Yes, I'm trying to follow the steps your all taught me
1.) first I replaced the SATA cable. (DONE)
2.) Afterwards I disabled spindown, (DONE)
3.) placed it into maintenance mode and (DONE)
4.) ran and extended smart test. (DONE)
5.) Then I ran an xfs repair (DONE)
6.) and now I'm currently rebuilding now. (IN PROGRESS)

trojancarabao-smart-20230814-1328.zip trojancarabao-diagnostics-20230814-1719.zip

Edited August 14, 2023 by Nanuk_

JorgeB · August 14, 2023

59 minutes ago, Nanuk_ said:

(IN PROGRESS)

Then that error (disk invalid) is normal, it will change to OK if/when it finishes rebuilding.

Nanuk_ · September 20, 2023

Hi so I bought 2 new HDDs I pre-cleared both, but and after a day of use one of them got an error. I have a feeling it might be because that drive is hooked up to my HBA which I think might be faulty. I set the server to maintenance mode and I'm running an extended test. I'll run XFS Repair after and send both the test and diag here when I'm done.

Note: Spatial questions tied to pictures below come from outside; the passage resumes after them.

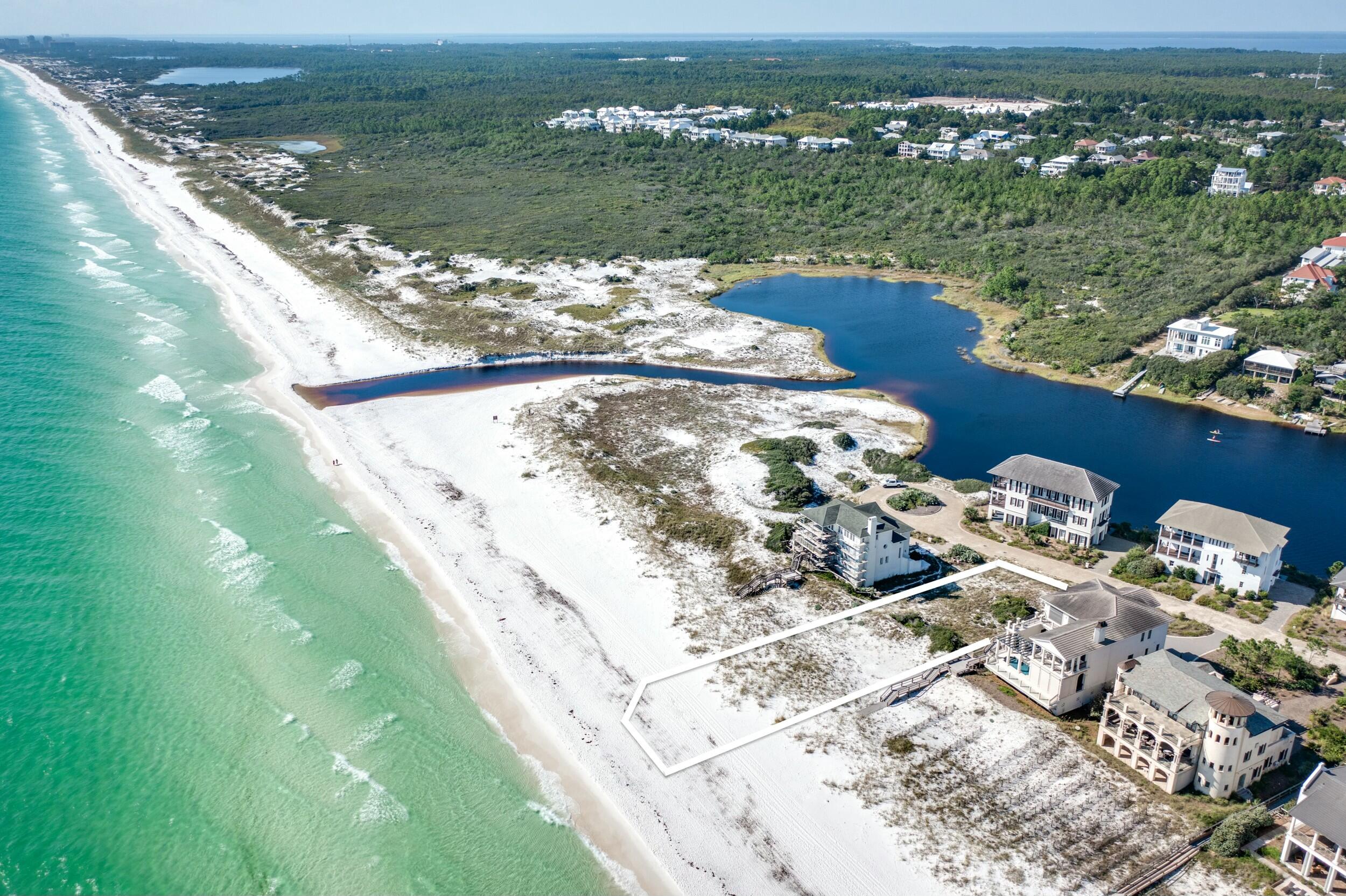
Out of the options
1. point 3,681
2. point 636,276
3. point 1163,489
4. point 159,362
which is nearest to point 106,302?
point 159,362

image.png.871ff277cac9430845b62e2c46305123.png

Nanuk_ · September 20, 2023

ATA Error Count: 44315 (device log contains only the most recent five errors)
   CR = Command Register [HEX]
   FR = Features Register [HEX]
   SC = Sector Count Register [HEX]
   SN = Sector Number Register [HEX]
   CL = Cylinder Low Register [HEX]
   CH = Cylinder High Register [HEX]
   DH = Device/Head Register [HEX]
   DC = Device Command Register [HEX]
   ER = Error register [HEX]
   ST = Status register [HEX]
Powered_Up_Time is measured from power on, and printed as
DDd+hh:mm:SS.sss where DD=days, hh=hours, mm=minutes,
SS=sec, and sss=millisec. It "wraps" after 49.710 days.

Error 44315 occurred at disk power-on lifetime: 30 hours (1 days + 6 hours)
When the command that caused the error occurred, the device was active or idle.